• [THE EXERCISE]: Could you copy every one of the records below word for word?

• [Collected data]:
==========
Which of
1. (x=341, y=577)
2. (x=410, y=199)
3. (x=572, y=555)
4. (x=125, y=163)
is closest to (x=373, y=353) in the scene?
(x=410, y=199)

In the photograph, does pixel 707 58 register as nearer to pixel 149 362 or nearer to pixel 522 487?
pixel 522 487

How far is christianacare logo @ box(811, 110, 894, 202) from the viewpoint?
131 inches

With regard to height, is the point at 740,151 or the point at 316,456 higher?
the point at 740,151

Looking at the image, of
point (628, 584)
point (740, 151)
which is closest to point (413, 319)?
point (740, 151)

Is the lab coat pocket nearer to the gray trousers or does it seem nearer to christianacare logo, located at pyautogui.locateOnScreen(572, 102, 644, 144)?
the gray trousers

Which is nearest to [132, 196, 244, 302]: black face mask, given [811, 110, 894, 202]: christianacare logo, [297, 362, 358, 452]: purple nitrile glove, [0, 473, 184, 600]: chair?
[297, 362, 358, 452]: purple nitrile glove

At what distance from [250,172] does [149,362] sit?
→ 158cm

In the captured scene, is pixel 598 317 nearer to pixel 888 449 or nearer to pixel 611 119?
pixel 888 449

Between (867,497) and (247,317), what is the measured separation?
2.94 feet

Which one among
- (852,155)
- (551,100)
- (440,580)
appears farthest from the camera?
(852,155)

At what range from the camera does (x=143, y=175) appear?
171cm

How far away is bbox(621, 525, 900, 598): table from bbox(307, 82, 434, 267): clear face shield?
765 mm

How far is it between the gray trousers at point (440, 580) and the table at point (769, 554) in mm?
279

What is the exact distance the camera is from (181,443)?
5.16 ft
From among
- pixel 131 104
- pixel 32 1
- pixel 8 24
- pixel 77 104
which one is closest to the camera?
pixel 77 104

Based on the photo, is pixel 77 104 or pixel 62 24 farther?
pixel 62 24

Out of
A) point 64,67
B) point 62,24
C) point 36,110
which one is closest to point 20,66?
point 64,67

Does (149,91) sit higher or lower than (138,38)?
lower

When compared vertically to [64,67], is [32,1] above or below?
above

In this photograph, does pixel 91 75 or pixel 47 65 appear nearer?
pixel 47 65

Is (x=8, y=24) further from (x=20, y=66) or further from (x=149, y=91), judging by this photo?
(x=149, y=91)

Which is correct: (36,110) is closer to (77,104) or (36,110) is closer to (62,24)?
==========
• [ANSWER TO THE EXERCISE]:
Which of
1. (x=341, y=577)
2. (x=410, y=199)
3. (x=572, y=555)
4. (x=125, y=163)
is closest to (x=373, y=353) in the scene?
(x=410, y=199)

In the photograph, does pixel 707 58 register as nearer to pixel 149 362 or nearer to pixel 522 487?
pixel 522 487

How far is christianacare logo @ box(811, 110, 894, 202) from the viewpoint?
131 inches

With regard to height, is the point at 740,151 or the point at 316,456 higher?
the point at 740,151

Looking at the image, of
point (628, 584)
point (740, 151)
which is closest to point (413, 319)?
point (740, 151)

Is the lab coat pocket nearer to the gray trousers or does it seem nearer to christianacare logo, located at pyautogui.locateOnScreen(572, 102, 644, 144)?
the gray trousers

Which is nearest to [132, 196, 244, 302]: black face mask, given [811, 110, 894, 202]: christianacare logo, [297, 362, 358, 452]: purple nitrile glove, [0, 473, 184, 600]: chair?
[297, 362, 358, 452]: purple nitrile glove

At what distance from [250,172] does [149,362] sit?
→ 158cm

In the captured scene, is pixel 598 317 nearer to pixel 888 449 or nearer to pixel 611 119?
pixel 888 449

Between (867,497) and (247,317), what is the measured separation?
2.94 feet

Which one among
- (852,155)
- (551,100)
- (440,580)
appears farthest from the camera?
(852,155)

At what range from the camera does (x=143, y=175) appear?
171cm

How far away is bbox(621, 525, 900, 598): table from bbox(307, 82, 434, 267): clear face shield?
765 mm

How far is it between the gray trousers at point (440, 580) and the table at point (769, 554) in mm?
279

What is the exact distance the camera is from (181,443)?
5.16 ft
From among
- pixel 131 104
- pixel 32 1
- pixel 8 24
- pixel 77 104
which one is closest to the camera?
pixel 77 104

Based on the photo, is pixel 77 104 or pixel 62 24 farther?
pixel 62 24

Out of
A) point 64,67
B) point 62,24
C) point 36,110
which one is closest to point 20,66?
point 64,67

Does (149,91) sit higher or lower than (138,38)?
lower

When compared vertically to [64,67], is [32,1] above or below?
above

In this photograph, does pixel 91 75 or pixel 47 65 appear nearer?
pixel 47 65

Is (x=8, y=24) further from (x=20, y=66) or further from (x=149, y=91), judging by this photo?
(x=149, y=91)

Which is correct: (36,110) is closer to (77,104) or (36,110) is closer to (62,24)?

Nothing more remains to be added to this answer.